Australia, meanwhile, have continued their Ashes build-up with another perfectly judged defeat in the first ODI against Sri Lanka. This was clearly part of a wide-ranging tactical masterplan that has included:

1. Striving ceaselessly to engender complacency in the England ranks. This will not be easy in the modern, professional, hyper-prepared age of English cricket, but you can only admire the persistence with which Australia are going about their task, throwing away winning positions like an attractive but committed nun discards Valentine’s cards. The English press have taken the bait, hook, line and over-excited sinker. Will the team be so easily duped?

2. A long-term economic scheme concocted by the Australian government and Cricket Australia, to unnaturally strengthen the Australian dollar, thus pricing out all but the barmiest of England’s Barmy Army from travelling south. Due to UK government cutbacks, the real army is no longer in a position to supply reinforcements or air support to the Barmy Army, who may be reduced to relying on the Territorial Barmy Army and mercenary sports fans from Serbia and Colombia, and disillusioned former members of the French Foreign Legion.

3. Hoping that Nathan Hauritz is hit on the head by a piece of falling masonry, and wakes up thinking he is Bill O’Reilly.

4. Hoping that the falling masonry then ricochets onto Michael Hussey’s head and he wakes up thinking he is Michael Hussey, 2005-2007 version.

A few weeks ago, I outlined the statistics that prove that England (a) will, and (b) won’t, win the Ashes. I will now do the same for Australia, who can be shown to be either (a) a collection of world-beaters about to explode into life, who, with a small amount of luck, would have won the Ashes in England and drawn an away series in India; or (b) a ragtag baggy-green band of has-beens, haven’t-beens, crocks and losers barely fit even to try to spell the word Bradman.

Part (A): The Indestructible Ricky Ponting And His Fearsomely Invincible Ashes-Scalping Band Of Warriors, set to extend a record of one defeat in their last 13 home series, and 19 wins in their last 26 home Ashes Tests.

> [Stored data]:

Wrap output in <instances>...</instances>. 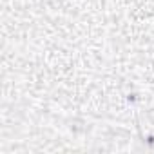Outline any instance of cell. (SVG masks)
<instances>
[{
  "label": "cell",
  "instance_id": "6da1fadb",
  "mask_svg": "<svg viewBox=\"0 0 154 154\" xmlns=\"http://www.w3.org/2000/svg\"><path fill=\"white\" fill-rule=\"evenodd\" d=\"M147 141H150V143H154V136H149V140Z\"/></svg>",
  "mask_w": 154,
  "mask_h": 154
}]
</instances>
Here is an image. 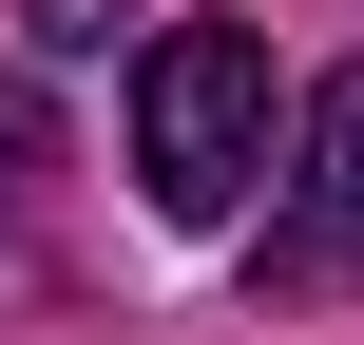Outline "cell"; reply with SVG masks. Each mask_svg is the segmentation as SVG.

> [Task directions]: Reproduce the full cricket column about Australia's Ashes build-up, word for word, as it appears above.

> [Written response]:
Australia, meanwhile, have continued their Ashes build-up with another perfectly judged defeat in the first ODI against Sri Lanka. This was clearly part of a wide-ranging tactical masterplan that has included:

1. Striving ceaselessly to engender complacency in the England ranks. This will not be easy in the modern, professional, hyper-prepared age of English cricket, but you can only admire the persistence with which Australia are going about their task, throwing away winning positions like an attractive but committed nun discards Valentine’s cards. The English press have taken the bait, hook, line and over-excited sinker. Will the team be so easily duped?

2. A long-term economic scheme concocted by the Australian government and Cricket Australia, to unnaturally strengthen the Australian dollar, thus pricing out all but the barmiest of England’s Barmy Army from travelling south. Due to UK government cutbacks, the real army is no longer in a position to supply reinforcements or air support to the Barmy Army, who may be reduced to relying on the Territorial Barmy Army and mercenary sports fans from Serbia and Colombia, and disillusioned former members of the French Foreign Legion.

3. Hoping that Nathan Hauritz is hit on the head by a piece of falling masonry, and wakes up thinking he is Bill O’Reilly.

4. Hoping that the falling masonry then ricochets onto Michael Hussey’s head and he wakes up thinking he is Michael Hussey, 2005-2007 version.

A few weeks ago, I outlined the statistics that prove that England (a) will, and (b) won’t, win the Ashes. I will now do the same for Australia, who can be shown to be either (a) a collection of world-beaters about to explode into life, who, with a small amount of luck, would have won the Ashes in England and drawn an away series in India; or (b) a ragtag baggy-green band of has-beens, haven’t-beens, crocks and losers barely fit even to try to spell the word Bradman.

Part (A): The Indestructible Ricky Ponting And His Fearsomely Invincible Ashes-Scalping Band Of Warriors, set to extend a record of one defeat in their last 13 home series, and 19 wins in their last 26 home Ashes Tests.